Can you copy the whole listing below line for line, with no changes to any wording, number, or punctuation?
-------- SUPPLIED DATA
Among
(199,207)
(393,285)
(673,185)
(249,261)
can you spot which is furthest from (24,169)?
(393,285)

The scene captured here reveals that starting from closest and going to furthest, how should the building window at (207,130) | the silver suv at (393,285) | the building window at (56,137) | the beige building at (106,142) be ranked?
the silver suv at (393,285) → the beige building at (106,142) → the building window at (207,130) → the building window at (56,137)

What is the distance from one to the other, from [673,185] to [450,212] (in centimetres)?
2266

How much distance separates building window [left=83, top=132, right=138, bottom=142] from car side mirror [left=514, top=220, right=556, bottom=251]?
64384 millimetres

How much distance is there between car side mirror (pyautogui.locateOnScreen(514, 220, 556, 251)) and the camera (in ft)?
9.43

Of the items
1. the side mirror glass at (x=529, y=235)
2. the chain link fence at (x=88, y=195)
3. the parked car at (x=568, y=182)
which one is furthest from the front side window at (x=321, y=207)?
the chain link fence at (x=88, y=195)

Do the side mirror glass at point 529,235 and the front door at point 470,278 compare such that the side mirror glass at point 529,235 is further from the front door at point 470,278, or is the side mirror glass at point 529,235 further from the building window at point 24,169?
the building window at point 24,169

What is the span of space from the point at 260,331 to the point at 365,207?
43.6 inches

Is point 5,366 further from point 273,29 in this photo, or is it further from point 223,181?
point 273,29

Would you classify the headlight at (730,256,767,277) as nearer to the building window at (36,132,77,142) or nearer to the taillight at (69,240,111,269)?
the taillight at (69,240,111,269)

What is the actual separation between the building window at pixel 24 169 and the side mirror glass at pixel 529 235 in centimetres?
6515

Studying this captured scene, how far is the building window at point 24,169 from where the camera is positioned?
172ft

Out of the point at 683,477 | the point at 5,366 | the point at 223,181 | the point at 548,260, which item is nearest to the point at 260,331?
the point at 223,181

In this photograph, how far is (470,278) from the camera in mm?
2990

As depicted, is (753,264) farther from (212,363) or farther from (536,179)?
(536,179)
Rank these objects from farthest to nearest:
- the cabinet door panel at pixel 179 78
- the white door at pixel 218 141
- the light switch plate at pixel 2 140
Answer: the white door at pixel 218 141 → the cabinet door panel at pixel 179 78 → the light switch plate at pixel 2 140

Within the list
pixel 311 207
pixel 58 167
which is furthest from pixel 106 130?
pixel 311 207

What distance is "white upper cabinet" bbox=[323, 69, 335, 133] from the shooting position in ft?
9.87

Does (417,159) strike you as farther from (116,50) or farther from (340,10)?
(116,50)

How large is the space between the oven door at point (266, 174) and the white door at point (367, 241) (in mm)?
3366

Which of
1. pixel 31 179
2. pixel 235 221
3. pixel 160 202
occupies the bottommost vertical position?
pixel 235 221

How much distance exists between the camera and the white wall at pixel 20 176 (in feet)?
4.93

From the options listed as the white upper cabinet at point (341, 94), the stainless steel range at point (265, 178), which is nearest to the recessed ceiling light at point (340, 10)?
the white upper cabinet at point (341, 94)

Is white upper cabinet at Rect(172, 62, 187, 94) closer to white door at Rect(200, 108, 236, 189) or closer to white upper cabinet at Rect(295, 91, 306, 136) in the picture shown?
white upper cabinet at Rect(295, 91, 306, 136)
----------------
* **SOLUTION TO THE EXERCISE**
Among
(199,207)
(393,285)
(673,185)
(249,261)
can you spot which is furthest from (24,169)?
(393,285)

The scene captured here reveals that starting from closest and going to furthest, how should the building window at (207,130) | the silver suv at (393,285) | the building window at (56,137) | the beige building at (106,142) be ranked?
the silver suv at (393,285) → the beige building at (106,142) → the building window at (207,130) → the building window at (56,137)

What is the distance from one to the other, from [673,185] to [450,212] (in centimetres)?
2266

How much distance separates building window [left=83, top=132, right=138, bottom=142] from car side mirror [left=514, top=220, right=556, bottom=251]?
64384 millimetres

How much distance is there between car side mirror (pyautogui.locateOnScreen(514, 220, 556, 251)) and the camera (in ft)?
9.43

Of the items
1. the side mirror glass at (x=529, y=235)
2. the chain link fence at (x=88, y=195)
3. the parked car at (x=568, y=182)
which one is furthest from the front side window at (x=321, y=207)?
the chain link fence at (x=88, y=195)

Do the side mirror glass at point 529,235 and the front door at point 470,278 compare such that the side mirror glass at point 529,235 is further from the front door at point 470,278, or is the side mirror glass at point 529,235 further from the building window at point 24,169?
the building window at point 24,169

What is the span of space from the point at 260,331 to the point at 365,207?
43.6 inches

Is point 5,366 further from point 273,29 in this photo, or is it further from point 223,181?
point 273,29

Would you classify the headlight at (730,256,767,277) as nearer to the building window at (36,132,77,142) or nearer to the taillight at (69,240,111,269)?
the taillight at (69,240,111,269)

What is the actual separation between the building window at pixel 24 169 and the side mirror glass at pixel 529 235 in centimetres?
6515

Studying this captured scene, how far is the building window at point 24,169 from where the camera is positioned?
172ft

Out of the point at 683,477 | the point at 5,366 | the point at 223,181 | the point at 548,260, which item is nearest to the point at 260,331?
the point at 223,181

In this photograph, how far is (470,278) from the camera in mm?
2990

As depicted, is (753,264) farther from (212,363) or farther from (536,179)?
(536,179)
Rank these objects from farthest to nearest:
- the cabinet door panel at pixel 179 78
- the white door at pixel 218 141
- the light switch plate at pixel 2 140
Answer: the white door at pixel 218 141 → the cabinet door panel at pixel 179 78 → the light switch plate at pixel 2 140

Within the list
pixel 311 207
pixel 58 167
which is furthest from pixel 106 130?
pixel 311 207

What distance is "white upper cabinet" bbox=[323, 69, 335, 133] from the shooting position in ft?
9.87

Does (417,159) strike you as farther from (116,50) or farther from (340,10)?
(116,50)

How large is the space between the oven door at point (266, 174) and the white door at point (367, 241) (in mm)?
3366

Which of
1. pixel 31 179
2. pixel 235 221
3. pixel 160 202
occupies the bottommost vertical position?
pixel 235 221

How much distance exists between the camera and the white wall at pixel 20 176 (in feet)?
4.93

From the options listed as the white upper cabinet at point (341, 94), the stainless steel range at point (265, 178), which is nearest to the recessed ceiling light at point (340, 10)?
the white upper cabinet at point (341, 94)

Is white upper cabinet at Rect(172, 62, 187, 94) closer to white door at Rect(200, 108, 236, 189) or closer to white upper cabinet at Rect(295, 91, 306, 136) in the picture shown?
white upper cabinet at Rect(295, 91, 306, 136)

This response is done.